[PAGE EXCERPT]
☆ ☆ ☆ ☆
Philip Gervasi: So you're getting either completely imaginary links. You're getting maybe indication of a routing loop that doesn't exist. We want to know if there are routing loops, of course, and traceroute is one of the first things that I'll do to look at that and see if the IP addresses basically flip back and forth, back and forth. But ultimately, there might be something in the results that indicates that and it doesn't exist at all. So traceroute, when we're talking about the context of load balancing, specifically flow- based load balancing in particular, is potentially inaccurate. So how do we solve for this? We have Paris Traceroute. And when I say Paris Traceroute, I mean Paris as in the city, P- A- R- I- S. First introduced around I think 2006 is when the first came out and named after the city of Paris because the authors were working in and through several universities in the city of Paris and then in the suburbs just south of Paris. And then some subsequent talks were given in Munich and other cities in Europe to socialize the technology. But ultimately, that's what we're talking about as far as the origin and that time period, so around 2006-2007. Now, how does Paris Traceroute differ from traceroute? How does it solve the problem for us?

Dr. Justin Rohrer: Right. So in the cases where the paths are load balanced... And by the way, we see load balancing in about 65% of all paths on the internet. So it's very prevalent. And of those, about 98% are flow- based. So this is very applicable to the path you actually see in the internet. So basically the goal of Paris Traceroute is to keep the headers consistent across all the probe packets such that they're all treated as part of the same flow. So they got creative in where to put the sequence numbers so that it doesn't change, for example, in UDP it doesn't change the destination port number. It's encoded somewhere else in the header. I'm forgetting off the top of my head. But the key is that it maintains the specific and header fields that are used to define a flow by routers doing flow- based load balancing. Those fields, by the way, are the source and destination IP address, the protocol, and the source and destination port number, and typically it's just using byte offsets and looking at a hash of that. And so certain of the ICMP headers will also get caught up in those byte offsets, and that includes the ICMP header checksum. So you can't change anything in the ICMP header that would change the checksum, otherwise it'll get treated as different flows. So they do some magic to still be able to encode the sequence number, but add other data in the header so that the checksum always comes out the same.
☆ ☆ ☆ ☆
[SUPPLIED MATERIAL]

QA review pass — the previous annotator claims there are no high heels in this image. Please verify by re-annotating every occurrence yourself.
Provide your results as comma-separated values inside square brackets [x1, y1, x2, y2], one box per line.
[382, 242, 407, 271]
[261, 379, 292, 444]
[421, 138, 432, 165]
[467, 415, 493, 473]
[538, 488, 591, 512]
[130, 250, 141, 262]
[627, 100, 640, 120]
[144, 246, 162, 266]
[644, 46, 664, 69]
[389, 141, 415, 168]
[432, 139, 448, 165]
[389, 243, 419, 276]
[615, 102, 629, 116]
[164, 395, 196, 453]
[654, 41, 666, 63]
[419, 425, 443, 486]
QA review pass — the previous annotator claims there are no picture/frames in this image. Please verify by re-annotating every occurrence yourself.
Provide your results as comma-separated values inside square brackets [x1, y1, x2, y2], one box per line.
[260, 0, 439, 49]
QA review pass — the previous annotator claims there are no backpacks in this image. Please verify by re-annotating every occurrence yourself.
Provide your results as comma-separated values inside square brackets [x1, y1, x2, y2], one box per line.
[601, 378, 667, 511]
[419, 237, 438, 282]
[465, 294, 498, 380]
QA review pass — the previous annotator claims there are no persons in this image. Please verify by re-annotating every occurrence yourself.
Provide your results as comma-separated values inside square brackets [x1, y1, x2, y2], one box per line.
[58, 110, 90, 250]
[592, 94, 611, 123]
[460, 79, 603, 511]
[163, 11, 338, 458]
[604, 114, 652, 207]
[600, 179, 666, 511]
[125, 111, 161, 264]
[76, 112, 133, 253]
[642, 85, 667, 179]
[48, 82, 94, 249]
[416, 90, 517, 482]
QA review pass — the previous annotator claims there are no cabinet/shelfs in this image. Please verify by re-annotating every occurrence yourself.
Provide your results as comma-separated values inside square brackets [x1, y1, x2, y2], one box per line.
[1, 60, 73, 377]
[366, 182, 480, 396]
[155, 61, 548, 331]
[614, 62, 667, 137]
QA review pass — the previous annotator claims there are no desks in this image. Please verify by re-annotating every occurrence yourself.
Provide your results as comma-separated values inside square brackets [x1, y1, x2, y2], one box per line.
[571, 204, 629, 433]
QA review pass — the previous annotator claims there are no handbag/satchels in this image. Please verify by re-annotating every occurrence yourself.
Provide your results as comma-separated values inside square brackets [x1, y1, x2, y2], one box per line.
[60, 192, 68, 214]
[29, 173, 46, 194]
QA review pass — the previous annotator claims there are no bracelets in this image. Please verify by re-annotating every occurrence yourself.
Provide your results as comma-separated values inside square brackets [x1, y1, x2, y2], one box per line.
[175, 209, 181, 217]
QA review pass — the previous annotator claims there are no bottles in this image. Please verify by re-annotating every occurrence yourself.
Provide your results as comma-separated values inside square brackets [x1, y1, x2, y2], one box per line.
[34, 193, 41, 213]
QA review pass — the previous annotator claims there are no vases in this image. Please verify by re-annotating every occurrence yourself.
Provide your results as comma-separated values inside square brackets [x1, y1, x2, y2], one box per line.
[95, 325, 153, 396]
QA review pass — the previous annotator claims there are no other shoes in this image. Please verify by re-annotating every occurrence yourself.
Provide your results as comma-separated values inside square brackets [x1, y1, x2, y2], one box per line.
☆ ☆ ☆ ☆
[EXERCISE REQUIREMENTS]
1. Answer these questions from the Paris Traceroute discussion:
(a) Around what year was Paris Traceroute first introduced?
(b) In what share of all internet paths does load balancing appear?
(c) Which header fields are used to define a flow?
2. Proceed with the Paris Traceroute discussion, picking up right after its final sentence.
The items were taken from a source unrelated to the Paris Traceroute discussion.

[THE RESULTS]
1.
(a) Around 2006.
(b) About 65%.
(c) The source and destination IP address, the protocol, and the source and destination port number.

2.
Philip Gervasi: Okay, I understand. So the real issue here is that traceroute, or at least the packets that traceroute uses and its probes, operate differently on the network than regular application traffic does. So application traffic is going to be load balanced at least by flow by pinning that flow using sequence numbers and checksums and whatever else to particular links and particular paths, whereas traceroute is just sending packet by packet for their probes, and so it's not being pinned to anything. There's no concept of sending everything down the same path for the multiple probes that traceroute is going to use, therein giving us the problem of imaginary links, false links, routing loops that might not even be there, and ultimately the inaccuracy that we get in flow- based load balancing or rather flow- based load balanced networks and trying to use traceroute on them.

Dr. Justin Rohrer: Right. So by keeping all the paths within a given traceroute, or sorry, all the packets within a given traceroute on the same path, then if you see two interfaces to each other, you can reasonably infer that there really is a link there, that they didn't go down different paths along the way. It also solves that problem of having the perceived routing loops. Because if your packets took the longer path, they all took the longer path, and so your responses all come back in a reasonable sequence.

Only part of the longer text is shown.